If museums are only designed to support well-educated, affluent adults without children, they are undermining their missions and doing a serious injustice to people who stand to benefit the most from their presence.


As a new and trendy idea, "big data" is a concept that is either painted as a miracle fount of innovation or an early warning sign of inevitable robot take-over. 

The author seems to fear than an accurate understanding of visitation patterns will corrupt the curatorial process and turn art museums into profit mongers. I am not a quantitative researcher or statistician, so I'm not fully informed on the methods or modes of analysis the article referenced. But from my experience in visitor studies, I know that no amount of data can replace the creative process. It can answer certain kinds of questions about visitor behavior, but data alone cannot tell you how to design intuitive, meaningful experiences with art.

At its best, data can help museums ask better questions and identify meaningful opportunities for improvement. For example, if visitation data showed that visitors rarely spend time in a specific gallery, it does not mean the museum should eliminate it, it simply means they need to explore why this gallery is less successful and how it could be improved. If a survey on visitor demographics revealed that Hispanic visitors are disproportionately underrepresented, the museum could explore why that is and try to improve their relationship with those visitors.
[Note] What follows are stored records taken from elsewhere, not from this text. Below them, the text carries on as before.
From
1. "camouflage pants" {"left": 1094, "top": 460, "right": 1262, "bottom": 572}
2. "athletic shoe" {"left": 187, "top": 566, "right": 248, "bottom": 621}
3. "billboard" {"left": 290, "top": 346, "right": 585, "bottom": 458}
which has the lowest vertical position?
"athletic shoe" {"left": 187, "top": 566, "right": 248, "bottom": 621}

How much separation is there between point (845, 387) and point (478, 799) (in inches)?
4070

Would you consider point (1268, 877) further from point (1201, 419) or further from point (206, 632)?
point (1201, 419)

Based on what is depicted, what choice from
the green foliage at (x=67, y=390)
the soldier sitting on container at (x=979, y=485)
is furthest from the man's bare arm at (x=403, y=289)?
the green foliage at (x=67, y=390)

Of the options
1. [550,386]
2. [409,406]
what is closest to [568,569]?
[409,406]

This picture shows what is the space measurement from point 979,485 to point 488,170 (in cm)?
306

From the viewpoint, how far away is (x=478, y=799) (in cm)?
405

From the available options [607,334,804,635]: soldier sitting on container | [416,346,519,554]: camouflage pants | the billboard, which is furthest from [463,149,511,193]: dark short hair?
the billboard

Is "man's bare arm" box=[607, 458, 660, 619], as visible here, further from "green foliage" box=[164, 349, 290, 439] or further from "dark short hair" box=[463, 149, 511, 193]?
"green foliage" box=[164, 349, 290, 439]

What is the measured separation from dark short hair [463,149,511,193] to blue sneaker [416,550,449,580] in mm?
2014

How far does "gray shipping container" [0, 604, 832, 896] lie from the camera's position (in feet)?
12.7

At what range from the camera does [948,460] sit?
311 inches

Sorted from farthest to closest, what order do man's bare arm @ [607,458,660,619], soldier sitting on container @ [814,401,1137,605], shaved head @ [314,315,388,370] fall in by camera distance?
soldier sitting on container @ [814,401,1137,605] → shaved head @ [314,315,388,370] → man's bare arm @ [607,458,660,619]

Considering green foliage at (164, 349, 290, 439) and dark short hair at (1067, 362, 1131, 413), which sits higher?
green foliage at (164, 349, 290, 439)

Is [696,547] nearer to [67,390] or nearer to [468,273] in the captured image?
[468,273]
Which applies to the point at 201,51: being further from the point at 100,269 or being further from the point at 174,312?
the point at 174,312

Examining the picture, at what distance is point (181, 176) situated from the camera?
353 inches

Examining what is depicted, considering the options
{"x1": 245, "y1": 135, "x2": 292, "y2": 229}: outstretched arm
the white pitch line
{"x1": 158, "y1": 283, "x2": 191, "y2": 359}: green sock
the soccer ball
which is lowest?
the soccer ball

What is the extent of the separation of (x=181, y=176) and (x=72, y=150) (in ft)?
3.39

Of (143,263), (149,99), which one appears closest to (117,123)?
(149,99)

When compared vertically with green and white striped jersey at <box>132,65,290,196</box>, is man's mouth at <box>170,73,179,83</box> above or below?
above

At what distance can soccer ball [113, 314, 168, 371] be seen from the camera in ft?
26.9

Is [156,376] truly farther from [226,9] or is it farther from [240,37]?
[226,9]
Or, if data revealed that an exhibit of an artist who used multi-sensory mediums was really well received by the autism community, the museum could explore setting aside special hours in the exhibit for families with autistic children or curate other experiences that serve those visitors' needs. 

Ultimately, big data and technology are value-neutral tools whose opportunities for improving visitor experience far outweigh their potential for exploiting profit. Access to new types of information cannot corrupt the hearts of museum employees. Museums exist first and foremost to inform, inspire, and preserve our cultural legacy. Data, no matter how big, will never change that.